Ganz oft erleben wir, dass Studierende ein Schamgefühl entwickeln und sich selbst, damit auch ihren Eltern oder Freunden gegenüber, nicht eingestehen, dass das Studium nicht zu ihnen passt. In der Regel benötigen sie ein Semester, um diese Feststellung zu treffen und einen Plan B zu entwickeln. Offen darüber reden und Rat suchen – das ist mein heutiger Rat, denn: Wer Zweifel an seinem Studium hat, der muss kein Studienabbrecher werden. Und überhaupt klingt Studienabbrecher ziemlich negativ, dabei sind sehr viele Unternehmen sehr stark an Studienaussteigern interessiert.

Studienzweifler sollten sich im ersten Schritt frühzeitig an die Studienberater der Universitäten, der Hochschulen oder der Agentur für Arbeit wenden. Liegt das Problem, um ein aktuelles Beispiel zu nennen, beispielsweise im digitalen Lernen und der fehlenden Vernetzung mit anderen Studierenden? Dann können die Beratungsstellen der Unis und Hochschulen bestimmt die gesuchten Kontakte vermitteln. Oder ist die Arbeitsorganisation ein Problem, dann gibt es Hilfestellungen oder Lerngruppen, die darüber vermittelt werden können. Jedenfalls ist es wichtig, sich jeden Rat und jede Hilfe zu holen, die möglich sind.

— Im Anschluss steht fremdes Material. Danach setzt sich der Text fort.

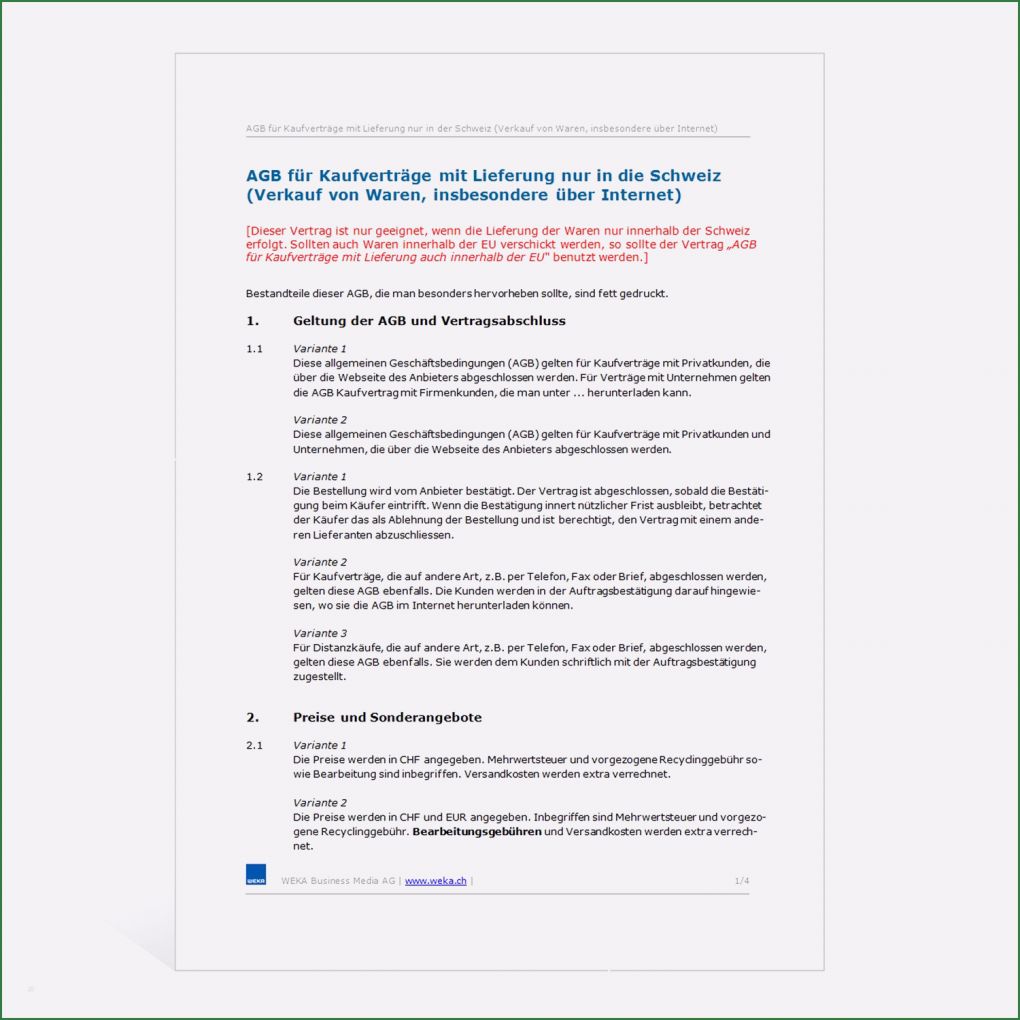 Vorlage Agb Einzigartig Vorlage Agb Lineshop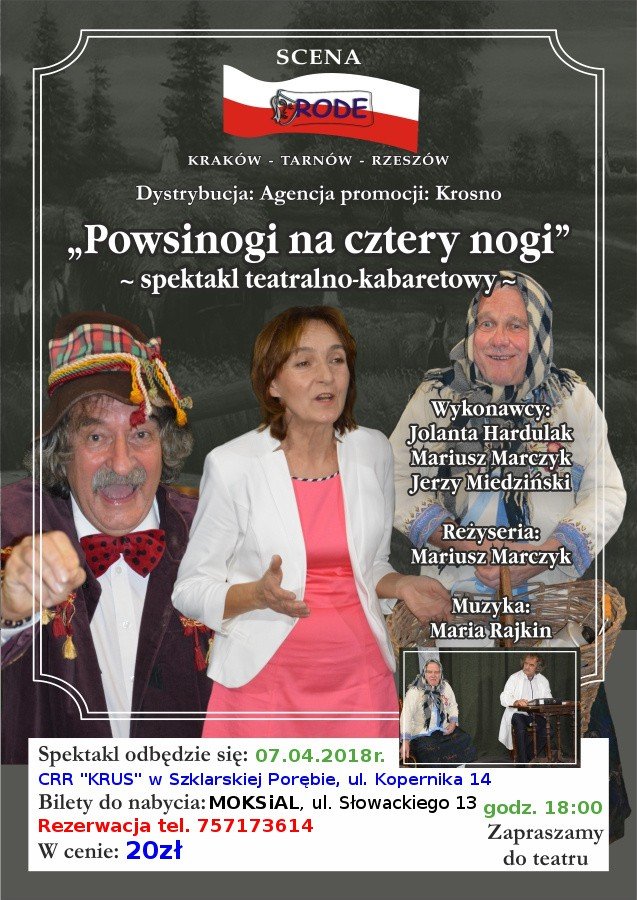 spektakl-teatralno-kabaretowy-w-stylu-retro-74417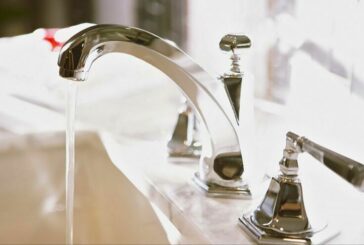 Тернополяни заборгували за холодну воду 23,5 мільйона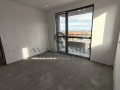 Продава 3-СТАЕН, област Пловдив, с. Белащица • 161999 € • 71017943 — Holmes.bg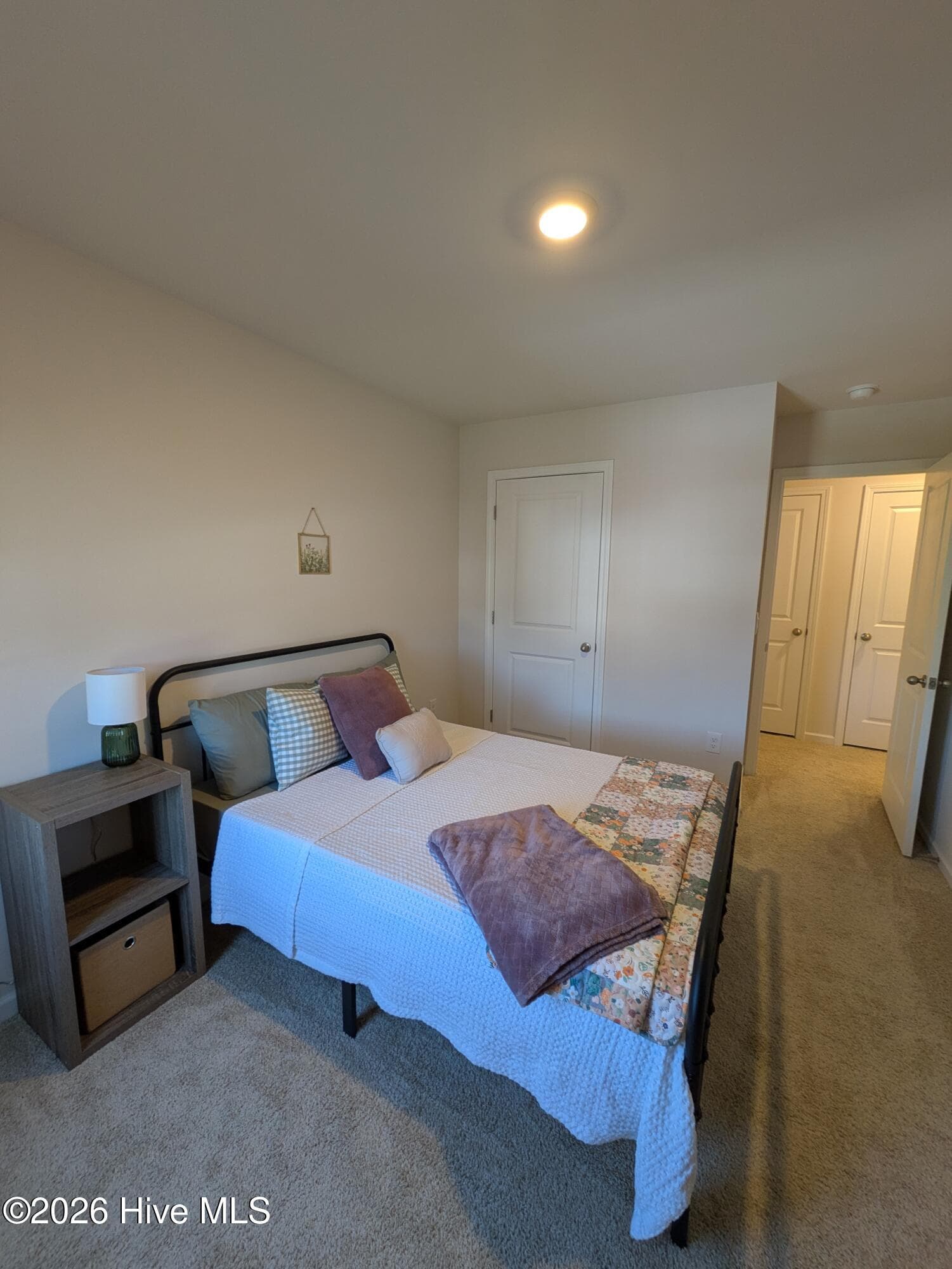 Townhouse at 1505 Gracie Lane, Carthage, NC 28327, photo 10 of 24
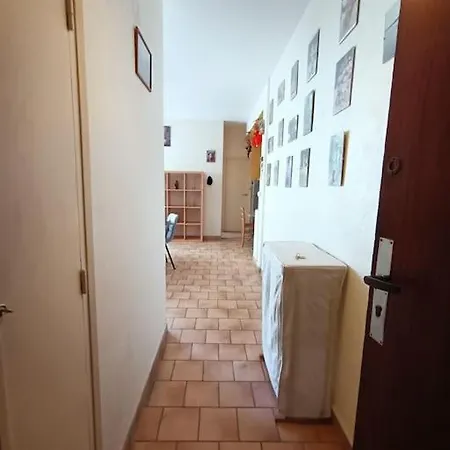 Quartier Liberation Ницца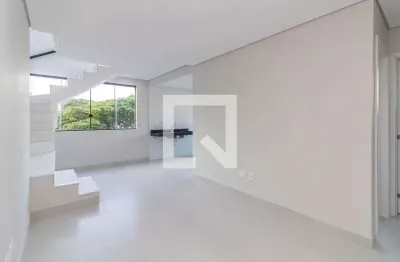 Apartamento para venda - ipiranga, 2 quartos,  143 m² - belo horizonte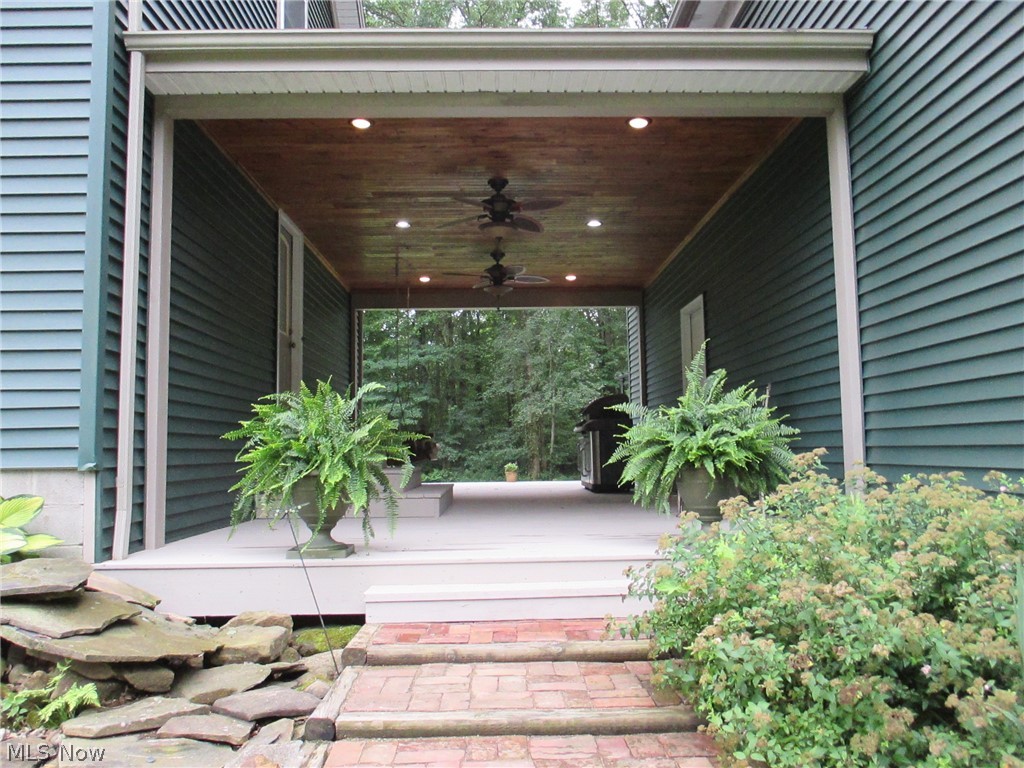 C E Morse 03 - Residential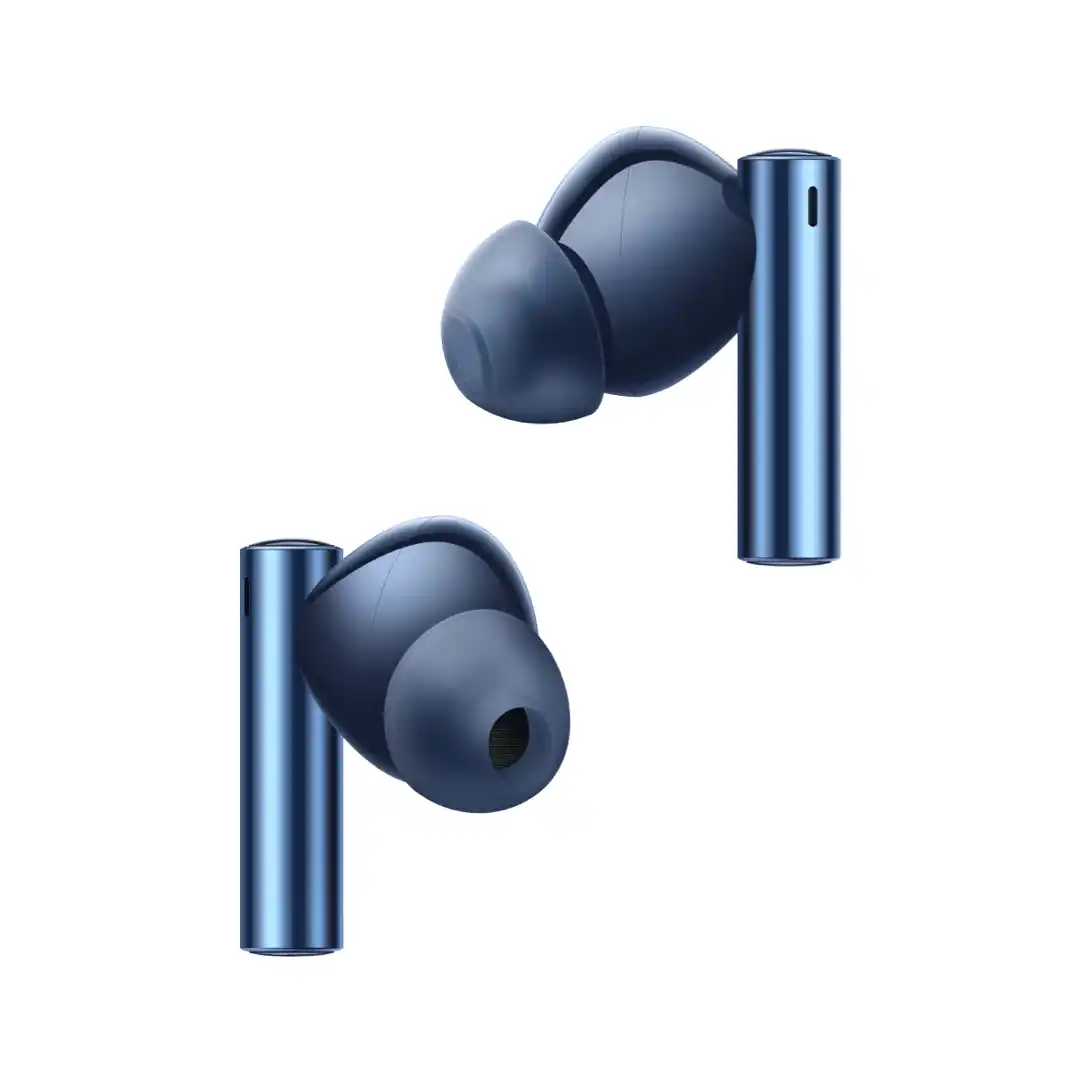 https://www.qolnexvarzi.info/images/products/big/90778.webp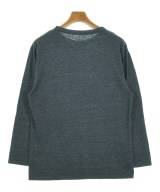 45R（フォーティーファイブアール）Tシャツ・カットソー 紺 サイズ:3(L位) メンズ/2200623081181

Man sollte nicht in der als schwierig empfundenen Situation verharren, weil der Frust nur wächst und man dem Studienausstieg immer näherkommt. Deshalb rate ich zu folgenden drei Schritten, wie sie beispielsweise auch von der Hochschule Niederrhein in Mönchengladbach beschrieben werden:

Erstens: Sich beispielsweise in Fragen der Lernorganisation beraten lassen und Studium fortsetzen.

Zweitens: Studienfach wechseln, sofern es daran liegt, und sich zuvor in Fragen der Studieninhalte neu beraten lassen. Oder: Studienort wechseln, wenn einem beispielsweise der aktuelle Campus zu groß oder zu anonym ist. Oder: Studienart wechseln. Wenn einem die bisherigen Fächer zu theoretisch sind, könnte möglicherweise ein duales Studium besser passen.

Drittens: Der Studienausstieg. Die Agentur für Arbeit berät in diesem Fall, wie ebenso die Kammern darüber informieren, welche Alternativen es gibt. Ausbildung, duales Studium oder zunächst eine Überbrückung in einem Freiwilligendienst? Chancen, sich neu zu orientieren, gibt es viele. Vielleicht aber ist zunächst vor allem die Erkenntnis wichtig, dass Arbeitgeber sehr gerne Studienaussteiger einstellen. Sie sehen in ihm nämlich keinen Studienabbrecher, sondern einen Menschen, der lebensälter und lebenserfahren ist – der schon gelernt hat, sich außerhalb des schulischen Rahmens durchzuboxen, der weiß, sich in einem neuen Umfeld zurechtzufinden, der Entscheidungen fällen kann, der gelernt hat, sich durch Formalia zu arbeiten, und nicht zuletzt, der mit seinen Studienerfahrungen weiß, was ihm eine Ausbildung bieten kann.